Sorry I never posted a video guys! I haven't been on here much the past month. Switched jobs & now we are going to get stationed in Mobile AL in a month or two so its been hectic. I did come to the conclusion that it was the humidity in the cups though. I don't stack them so I don't really know why that is, but oh well. I found tapping underneath the flies gets them out pretty well! Thanks for all your help everyone!


----------



## imzenko (Feb 2, 2013)

to slow them down a bit put them in the refrigerator and then they will slow down and not really run out to the container. they might look dead but let sit for a while. they will revive. 
also this might sound funny but practice.
also if you are having problems with the melos don't buy Turkish gliders.  they are quick.


----------



## aspidites73 (Oct 2, 2012)

I made a super custom lid that fits over the deli cup, and has a notch cut out. I rarely have an escapee this way.


----------



## packer43064 (Nov 30, 2010)

Put them in the fridge for a few minutes. Problem solved. They are still moving....if that so their easy to knock into the frog cage or into another cup.
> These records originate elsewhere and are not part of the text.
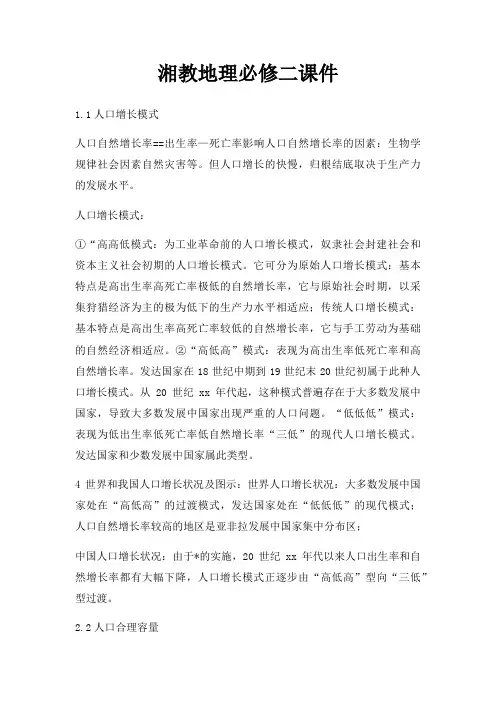 湘教地理必修二课件

1.1 人口增长模式

人口自然增长率==出生率—死亡率影响人口自然增长率的因素：生物学规律社会因素自然灾害等。但人口增长的快慢，归根结底取决于生产力的发展水平。

人口增长模式：

①“高高低模式：为工业革命前的人口增长模式，奴隶社会封建社会和资本主义社会初期的人口增长模式。它可分为原始人口增长模式：基本特点是高出生率高死亡率极低的自然增长率，它与原始社会时期，以采集狩猎经济为主的极为低下的生产力水平相适应；传统人口增长模式：基本特点是高出生率高死亡率较低的自然增长率，它与手工劳动为基础的自然经济相适应。②“高低高”模式：表现为高出生率低死亡率和高自然增长率。发达国家在 18 世纪中期到 19 世纪末 20 世纪初属于此种人口增长模式。从 20 世纪 xx 年代起，这种模式普遍存在于大多数发展中国家，导致大多数发展中国家出现严重的人口问题。“低低低”模式：表现为低出生率低死亡率低自然增长率“三低”的现代人口增长模式。发达国家和少数发展中国家属此类型。

4 世界和我国人口增长状况及图示：世界人口增长状况：大多数发展中国家处在“高低高”的过渡模式，发达国家处在“低低低”的现代模式；人口自然增长率较高的地区是亚非拉发展中国家集中分布区；

中国人口增长状况：由于*的实施，20 世纪 xx 年代以来人口出生率和自然增长率都有大幅下降，人口增长模式正逐步由“高低高”型向“三低”型过渡。

2.2 人口合理容量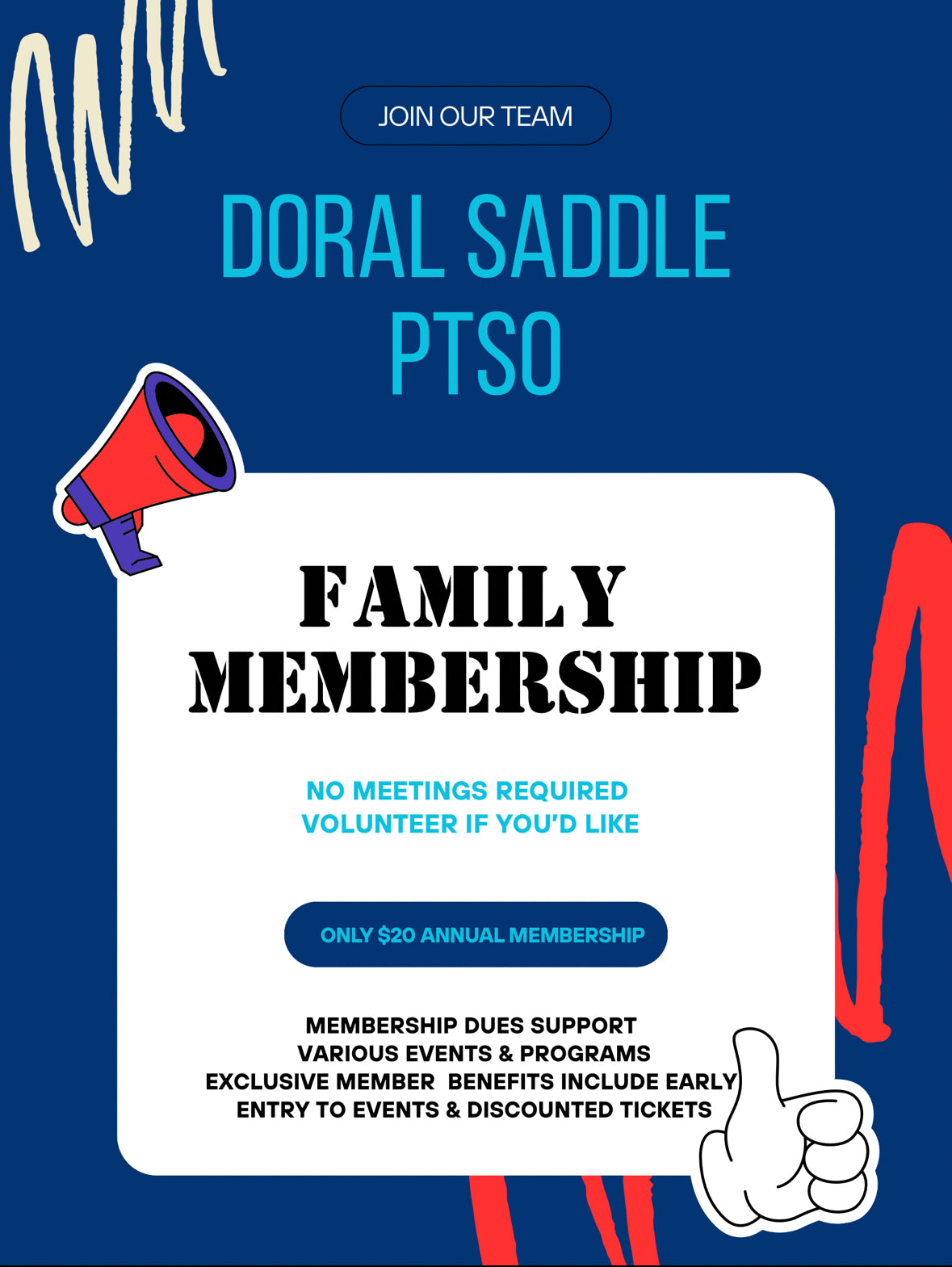 JOIN OUR TEAM

DORAL SADDLE
PTSO

FAMILY
MEMBERSHIP

NO MEETINGS REQUIRED
VOLUNTEER IF YOU'D LIKE

ONLY $20 ANNUAL MEMBERSHIP

MEMBERSHIP DUES SUPPORT VARIOUS EVENTS & PROGRAMS EXCLUSIVE MEMBER BENEFITS INCLUDE EARLY ENTRY TO EVENTS & DISCOUNTED TICKETS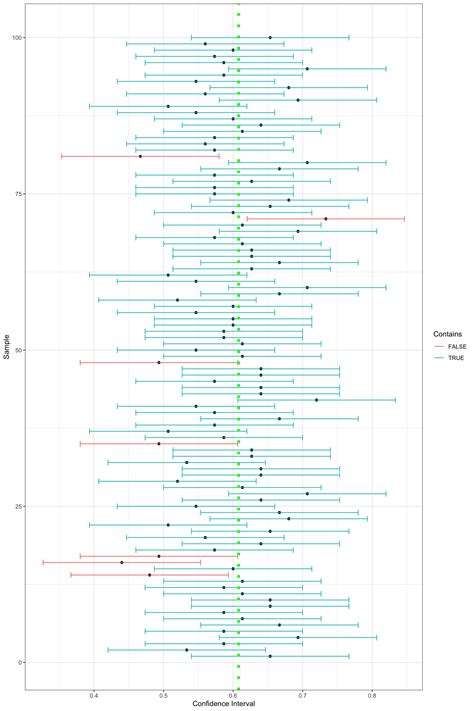 100

75

50

25

0

Sample

0.4
0.5
0.6
0.7
0.8

Confidence Interval

Contains
FALSE
TRUE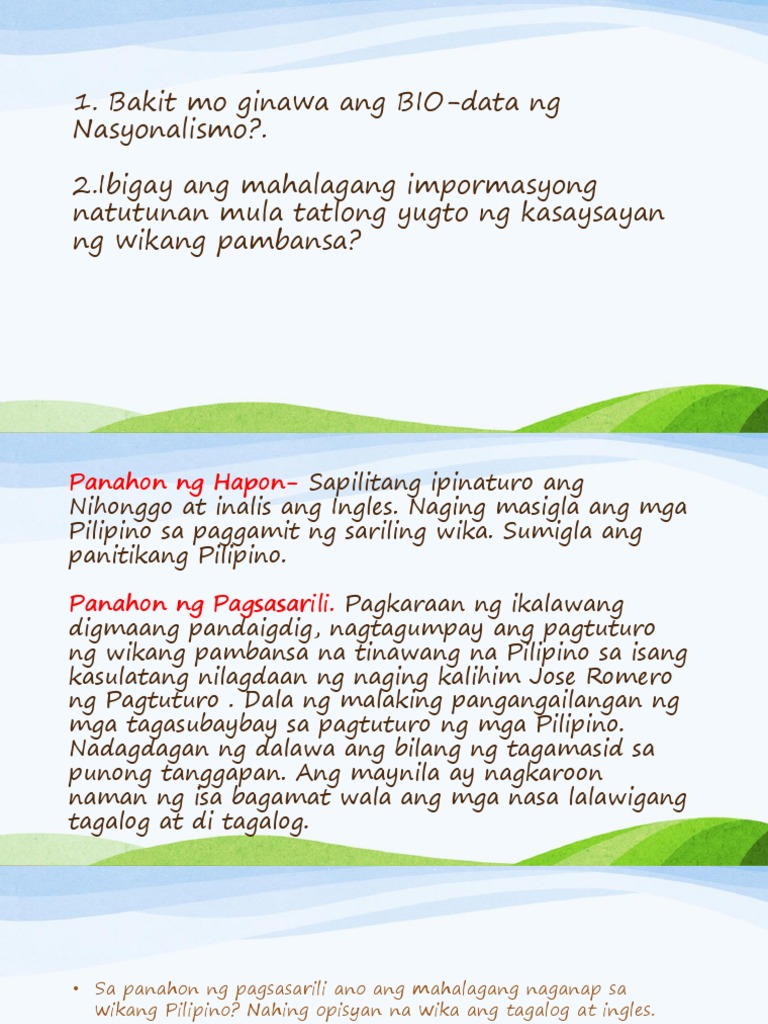 1. Bakit mo ginawa ang BIO-data ng Nasyonalismo?.

2.Ibigay ang mahalagang impormasyong natutunan mula tatlong yugto ng kasaysayan ng wikang pambansa?

Panahon ng Hapon- Sapilitang ipinaturo ang Nihonggo at inalis ang Ingles. Naging masigla ang mga Pilipino sa paggamit ng sariling wika. Sumigla ang panitikang Pilipino.

Panahon ng Pagsasarili. Pagkaraan ng ikalawang digmaang pandaigdig, nagtagumpay ang pagtuturo ng wikang pambansa na tinawang na Pilipino sa isang kasulatang nilagdaan ng naging kalihim Jose Romero ng Pagtuturo . Dala ng malaking pangangailangan ng mga tagasubaybay sa pagtuturo ng mga Pilipino. Nadagdagan ng dalawa ang bilang ng tagamasid sa punong tanggapan. Ang maynila ay nagkaroon naman ng isa bagamat wala ang mga nasa lalawigang tagalog at di tagalog.

• Sa panahon ng pagsasarili ano ang mahalagang naganap sa wikang Pilipino? Nahing opisyan na wika ang tagalog at ingles.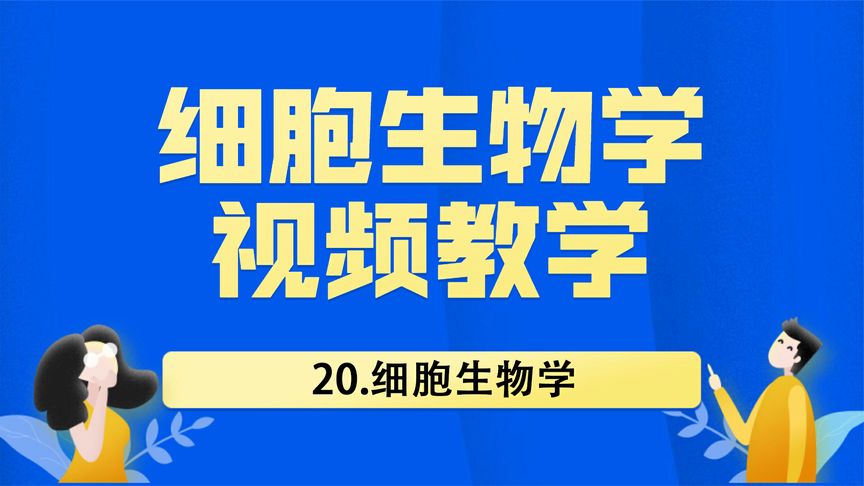 细胞生物学
视频教学

20.细胞生物学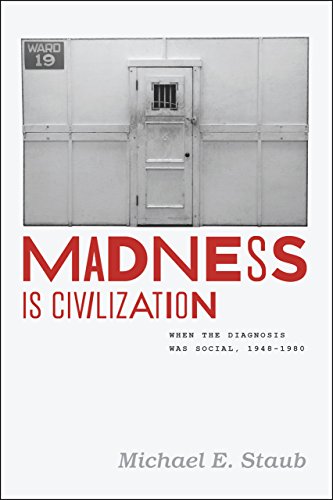 WARD
19

MADNESS
IS CIVILIZATION

WHEN THE DIAGNOSIS
WAS SOCIAL, 1948-1980

Michael E. Staub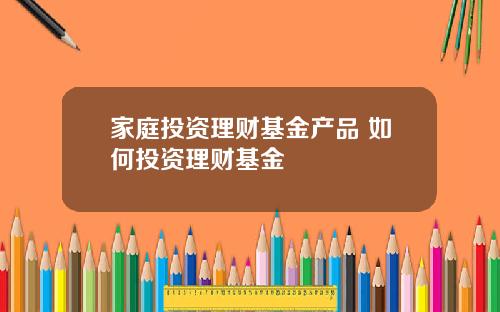 家庭投资理财基金产品 如何投资理财基金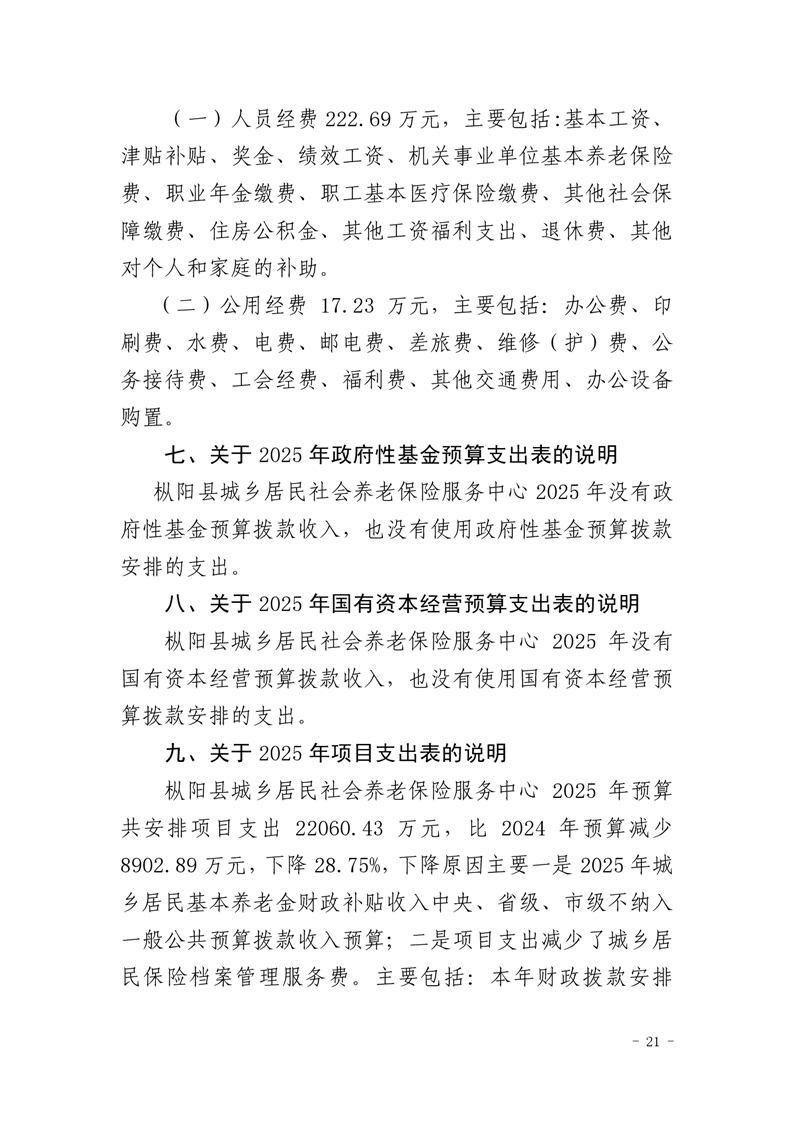 （一）人员经费 222.69 万元，主要包括:基本工资、津贴补贴、奖金、绩效工资、机关事业单位基本养老保险费、职业年金缴费、职工基本医疗保险缴费、其他社会保障缴费、住房公积金、其他工资福利支出、退休费、其他对个人和家庭的补助。

（二）公用经费 17.23 万元，主要包括：办公费、印刷费、水费、电费、邮电费、差旅费、维修（护）费、公务接待费、工会经费、福利费、其他交通费用、办公设备购置。

七、关于 2025 年政府性基金预算支出表的说明

枞阳县城乡居民社会养老保险服务中心 2025 年没有政府性基金预算拨款收入，也没有使用政府性基金预算拨款安排的支出。

八、关于 2025 年国有资本经营预算支出表的说明

枞阳县城乡居民社会养老保险服务中心 2025 年没有国有资本经营预算拨款收入，也没有使用国有资本经营预算拨款安排的支出。

九、关于 2025 年项目支出表的说明

枞阳县城乡居民社会养老保险服务中心 2025 年预算共安排项目支出 22060.43 万元，比 2024 年预算减少 8902.89 万元，下降 28.75%，下降原因主要一是 2025 年城乡居民基本养老金财政补贴收入中央、省级、市级不纳入一般公共预算拨款收入预算；二是项目支出减少了城乡居民保险档案管理服务费。主要包括：本年财政拨款安排

- 21 -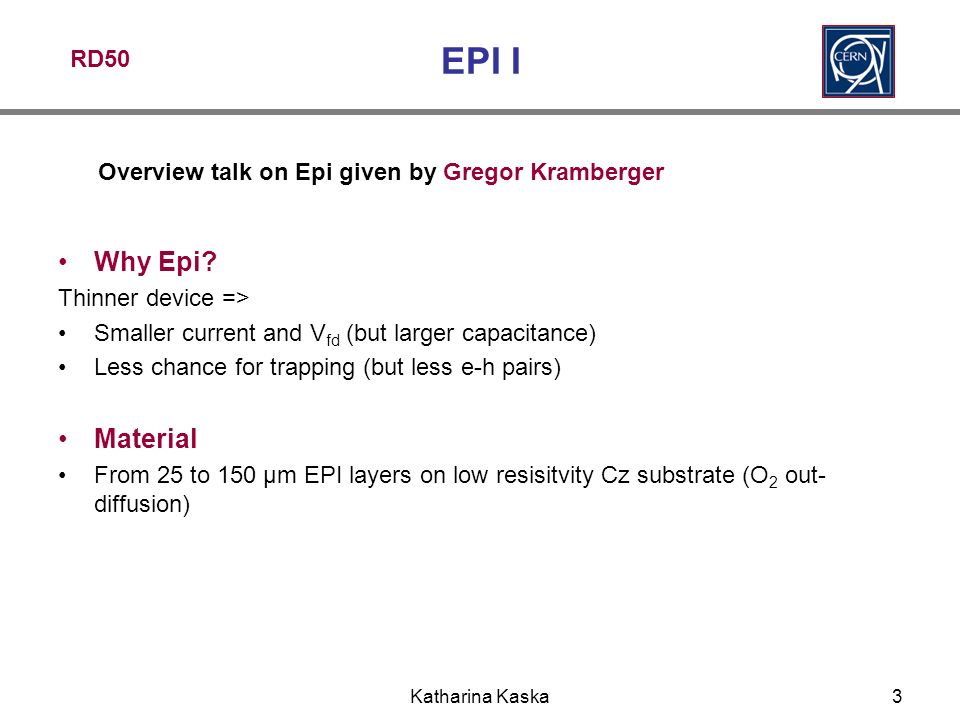 RD50

EPI I

CERN

Overview talk on Epi given by Gregor Kramberger

• Why Epi?

Thinner device =>

• Smaller current and $V_{fd}$ (but larger capacitance)
• Less chance for trapping (but less e-h pairs)

• Material

• From 25 to 150 µm EPI layers on low resisitvity Cz substrate ($O_2$ out-diffusion)

Katharina Kaska

3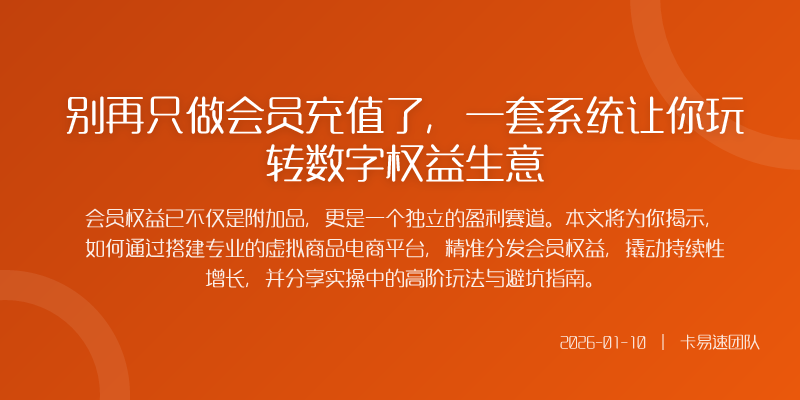 别再只做会员充值了，一套系统让你玩转数字权益生意

会员权益已不仅是附加品，更是一个独立的盈利赛道。本文将为你揭示，如何通过搭建专业的虚拟商品电商平台，精准分发会员权益，撬动持续性增长，并分享实操中的高阶玩法与避坑指南。

2026-01-10 | 卡易速团队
Sent from my SGH-T839 using Tapatalk 2


----------



## Daleo (Jan 31, 2012)

OMG! Nobel prize for the dart frog hobby!!



aspidites73 said:


> I made a super custom lid that fits over the deli cup, and has a notch cut out. I rarely have an escapee this way.


----------



## Whitneyd88 (Nov 12, 2011)

aspidites73 said:


> I made a super custom lid that fits over the deli cup, and has a notch cut out. I rarely have an escapee this way.


Wow. Lol!! Perfect!


----------